[EXERCISE OBJECTIVE]
Extract the complete dark energy article word for word.

───── SELECTED TEXT ─────

By Clara Moskowitz, Staff Writer
posted: 30 September 2008 06:48 am ET
If the notion of dark energy sounds improbable, get ready for an even more outlandish suggestion.
Earth may be trapped in an abnormal bubble of space-time that is particularly void of matter. Scientists say this condition could account for the apparent acceleration of the universe's expansion, for which dark energy currently is the leading explanation.
Dark energy is the name given to the hypothetical force that could be drawing all the stuff in the universe outward at an ever-increasing rate. Current thinking is that 74 percent of the universe could be made up of this exotic dark energy, with another 21 percent being dark matter, and normal matter comprising the remaining 5 percent.
Until now, there has been no good way to choose between dark energy or the void explanation, but a new study outlines a potential test of the bubble scenario.
If we were in an unusually sparse area of the universe, then things could look farther away than they really are and there would be no need to rely on dark energy as an explanation for certain astronomical observations.

───── SUPPLIED MATERIAL ─────

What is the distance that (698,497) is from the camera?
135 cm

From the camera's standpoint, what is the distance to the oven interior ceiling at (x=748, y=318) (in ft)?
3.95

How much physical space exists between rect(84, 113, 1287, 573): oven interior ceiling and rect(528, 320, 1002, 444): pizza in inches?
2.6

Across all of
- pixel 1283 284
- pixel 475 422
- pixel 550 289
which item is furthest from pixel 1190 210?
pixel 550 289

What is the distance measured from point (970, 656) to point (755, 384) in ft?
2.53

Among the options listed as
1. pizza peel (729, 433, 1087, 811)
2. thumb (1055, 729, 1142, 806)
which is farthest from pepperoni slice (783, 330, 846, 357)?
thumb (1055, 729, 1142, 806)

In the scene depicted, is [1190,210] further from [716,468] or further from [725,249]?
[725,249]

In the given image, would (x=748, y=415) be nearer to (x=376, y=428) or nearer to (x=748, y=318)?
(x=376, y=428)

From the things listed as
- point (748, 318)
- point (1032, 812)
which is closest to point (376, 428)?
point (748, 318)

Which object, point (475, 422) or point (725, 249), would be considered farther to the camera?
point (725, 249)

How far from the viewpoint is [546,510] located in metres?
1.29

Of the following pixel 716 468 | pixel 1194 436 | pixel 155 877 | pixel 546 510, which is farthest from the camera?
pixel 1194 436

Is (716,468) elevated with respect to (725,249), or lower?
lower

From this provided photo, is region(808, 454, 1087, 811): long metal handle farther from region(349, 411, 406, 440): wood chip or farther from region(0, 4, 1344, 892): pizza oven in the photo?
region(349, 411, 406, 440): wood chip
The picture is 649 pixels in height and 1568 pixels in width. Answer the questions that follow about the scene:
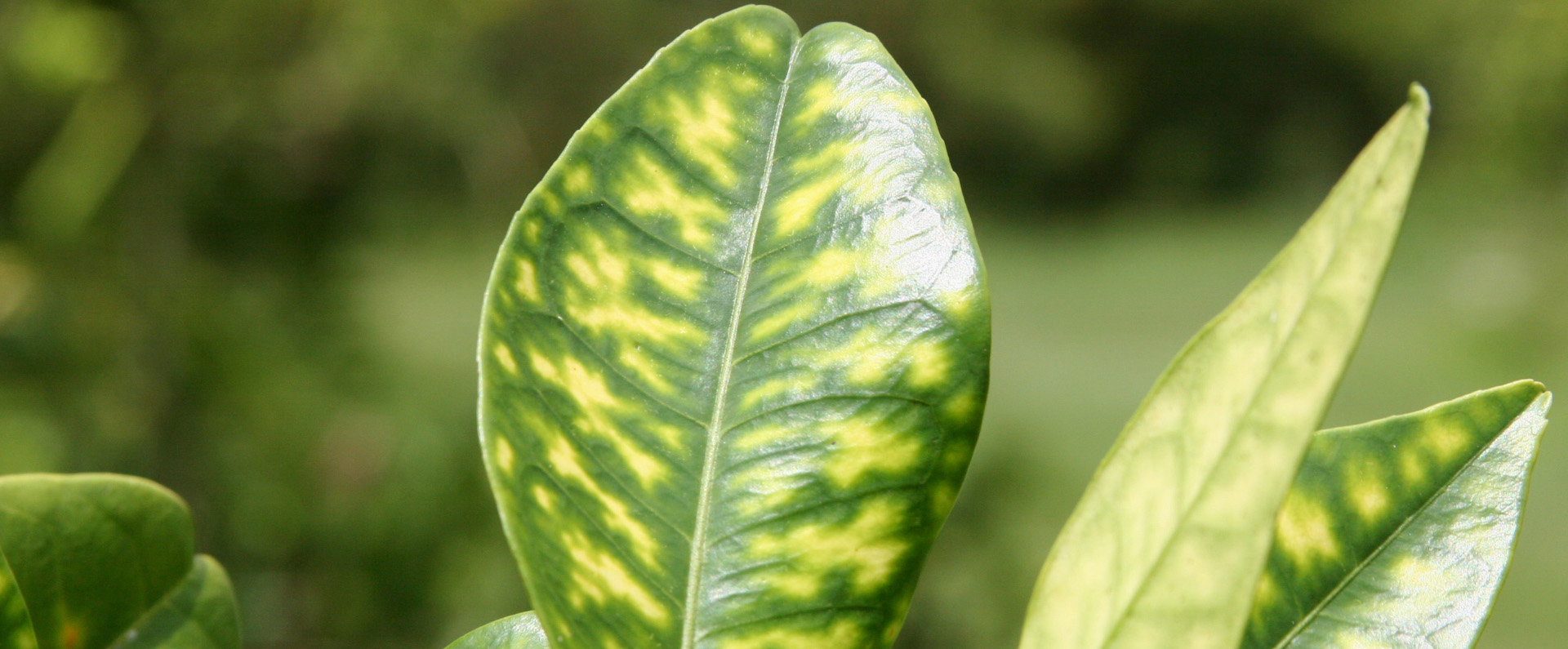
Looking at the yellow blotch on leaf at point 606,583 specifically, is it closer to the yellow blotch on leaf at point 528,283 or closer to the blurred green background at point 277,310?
the yellow blotch on leaf at point 528,283

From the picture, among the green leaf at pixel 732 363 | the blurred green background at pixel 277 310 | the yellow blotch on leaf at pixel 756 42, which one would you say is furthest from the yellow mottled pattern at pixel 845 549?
the blurred green background at pixel 277 310

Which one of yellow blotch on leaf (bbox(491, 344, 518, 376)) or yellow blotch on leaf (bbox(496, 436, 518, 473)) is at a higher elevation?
yellow blotch on leaf (bbox(491, 344, 518, 376))

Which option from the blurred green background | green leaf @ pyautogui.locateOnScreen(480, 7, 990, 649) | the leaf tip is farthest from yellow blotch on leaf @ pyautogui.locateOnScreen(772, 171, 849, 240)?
the blurred green background

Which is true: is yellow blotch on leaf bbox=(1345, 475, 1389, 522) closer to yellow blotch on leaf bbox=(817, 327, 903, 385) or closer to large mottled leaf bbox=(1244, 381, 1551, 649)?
large mottled leaf bbox=(1244, 381, 1551, 649)

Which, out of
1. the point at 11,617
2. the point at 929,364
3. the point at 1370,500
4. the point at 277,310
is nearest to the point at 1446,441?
the point at 1370,500

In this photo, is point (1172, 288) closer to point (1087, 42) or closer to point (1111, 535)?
point (1087, 42)

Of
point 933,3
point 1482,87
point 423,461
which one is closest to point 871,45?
point 423,461
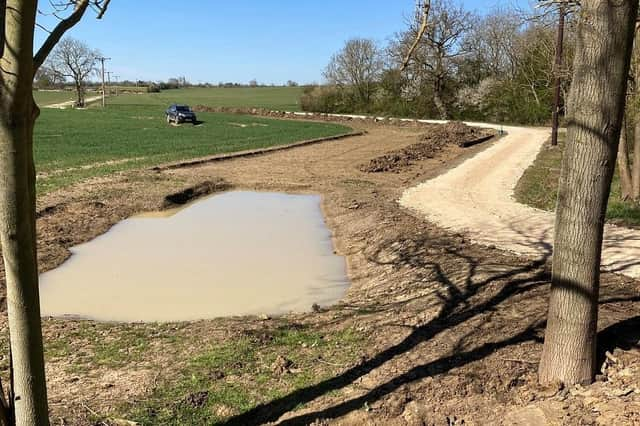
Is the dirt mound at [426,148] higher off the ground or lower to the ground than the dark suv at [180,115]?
lower

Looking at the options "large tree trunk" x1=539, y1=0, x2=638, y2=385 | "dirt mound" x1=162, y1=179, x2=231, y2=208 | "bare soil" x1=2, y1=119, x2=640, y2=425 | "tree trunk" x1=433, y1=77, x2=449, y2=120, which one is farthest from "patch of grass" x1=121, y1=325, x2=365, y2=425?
"tree trunk" x1=433, y1=77, x2=449, y2=120

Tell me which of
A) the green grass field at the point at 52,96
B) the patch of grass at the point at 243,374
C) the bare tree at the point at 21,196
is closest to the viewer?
the bare tree at the point at 21,196

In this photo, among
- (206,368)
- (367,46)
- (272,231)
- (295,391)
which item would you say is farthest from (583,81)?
(367,46)

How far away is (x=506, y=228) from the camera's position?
11250 millimetres

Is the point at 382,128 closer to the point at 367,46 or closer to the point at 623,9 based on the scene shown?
the point at 367,46

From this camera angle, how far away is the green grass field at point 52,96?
90188 millimetres

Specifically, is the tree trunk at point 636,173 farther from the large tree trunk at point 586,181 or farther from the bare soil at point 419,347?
the large tree trunk at point 586,181

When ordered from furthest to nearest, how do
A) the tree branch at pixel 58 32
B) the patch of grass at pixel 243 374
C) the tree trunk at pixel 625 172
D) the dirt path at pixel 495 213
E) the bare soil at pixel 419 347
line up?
the tree trunk at pixel 625 172 → the dirt path at pixel 495 213 → the patch of grass at pixel 243 374 → the bare soil at pixel 419 347 → the tree branch at pixel 58 32

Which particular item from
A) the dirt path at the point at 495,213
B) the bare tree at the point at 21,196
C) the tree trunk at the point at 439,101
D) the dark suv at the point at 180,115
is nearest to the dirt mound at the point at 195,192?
the dirt path at the point at 495,213

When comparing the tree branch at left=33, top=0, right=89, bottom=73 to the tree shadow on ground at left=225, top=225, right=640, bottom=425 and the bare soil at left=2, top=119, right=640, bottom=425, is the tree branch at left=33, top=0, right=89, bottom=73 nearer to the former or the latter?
the bare soil at left=2, top=119, right=640, bottom=425

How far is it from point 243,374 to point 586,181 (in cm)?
360

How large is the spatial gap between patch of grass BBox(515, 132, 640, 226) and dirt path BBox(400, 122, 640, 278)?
1.19 feet

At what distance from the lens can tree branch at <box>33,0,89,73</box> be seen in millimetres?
2941

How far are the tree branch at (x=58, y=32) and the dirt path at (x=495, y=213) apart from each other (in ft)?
24.3
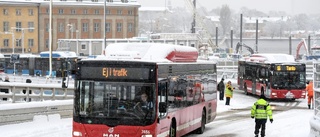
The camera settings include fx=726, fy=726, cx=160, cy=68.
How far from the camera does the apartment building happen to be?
120 meters

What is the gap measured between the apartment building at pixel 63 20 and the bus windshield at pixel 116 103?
99.1 m

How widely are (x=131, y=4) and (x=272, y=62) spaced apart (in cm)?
8154

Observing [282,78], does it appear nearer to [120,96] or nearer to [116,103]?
[120,96]

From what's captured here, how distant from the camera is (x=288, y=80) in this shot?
147 feet

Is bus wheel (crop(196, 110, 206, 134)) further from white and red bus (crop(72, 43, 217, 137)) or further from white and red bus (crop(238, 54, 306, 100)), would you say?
white and red bus (crop(238, 54, 306, 100))

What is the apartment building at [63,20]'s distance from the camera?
394 feet

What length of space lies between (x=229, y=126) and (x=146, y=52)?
29.6ft

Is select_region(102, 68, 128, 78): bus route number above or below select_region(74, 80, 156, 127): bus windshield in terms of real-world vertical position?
above

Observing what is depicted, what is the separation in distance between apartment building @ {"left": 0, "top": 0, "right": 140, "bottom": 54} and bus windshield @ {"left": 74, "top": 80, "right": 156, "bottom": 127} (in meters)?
99.1

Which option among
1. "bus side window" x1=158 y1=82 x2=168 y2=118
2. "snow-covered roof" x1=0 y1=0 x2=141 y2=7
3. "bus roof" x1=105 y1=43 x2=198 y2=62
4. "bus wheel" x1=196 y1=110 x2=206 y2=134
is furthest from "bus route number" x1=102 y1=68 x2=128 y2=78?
"snow-covered roof" x1=0 y1=0 x2=141 y2=7

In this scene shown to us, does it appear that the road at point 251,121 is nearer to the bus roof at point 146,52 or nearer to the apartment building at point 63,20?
the bus roof at point 146,52

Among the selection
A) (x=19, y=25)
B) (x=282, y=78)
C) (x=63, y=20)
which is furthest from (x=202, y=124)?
(x=19, y=25)

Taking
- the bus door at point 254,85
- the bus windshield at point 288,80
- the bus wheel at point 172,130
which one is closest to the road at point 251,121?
the bus windshield at point 288,80

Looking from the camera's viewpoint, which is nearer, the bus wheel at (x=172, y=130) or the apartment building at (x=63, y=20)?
the bus wheel at (x=172, y=130)
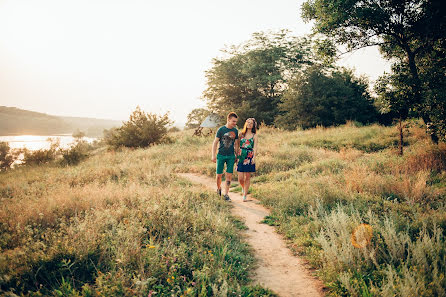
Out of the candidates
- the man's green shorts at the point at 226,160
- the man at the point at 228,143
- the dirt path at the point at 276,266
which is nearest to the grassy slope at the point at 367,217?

─────

[RESPONSE]
By Clara Moskowitz, Staff Writer
posted: 30 September 2008 06:48 am ET
If the notion of dark energy sounds improbable, get ready for an even more outlandish suggestion.
Earth may be trapped in an abnormal bubble of space-time that is particularly void of matter. Scientists say this condition could account for the apparent acceleration of the universe's expansion, for which dark energy currently is the leading explanation.
Dark energy is the name given to the hypothetical force that could be drawing all the stuff in the universe outward at an ever-increasing rate. Current thinking is that 74 percent of the universe could be made up of this exotic dark energy, with another 21 percent being dark matter, and normal matter comprising the remaining 5 percent.
Until now, there has been no good way to choose between dark energy or the void explanation, but a new study outlines a potential test of the bubble scenario.
If we were in an unusually sparse area of the universe, then things could look farther away than they really are and there would be no need to rely on dark energy as an explanation for certain astronomical observations.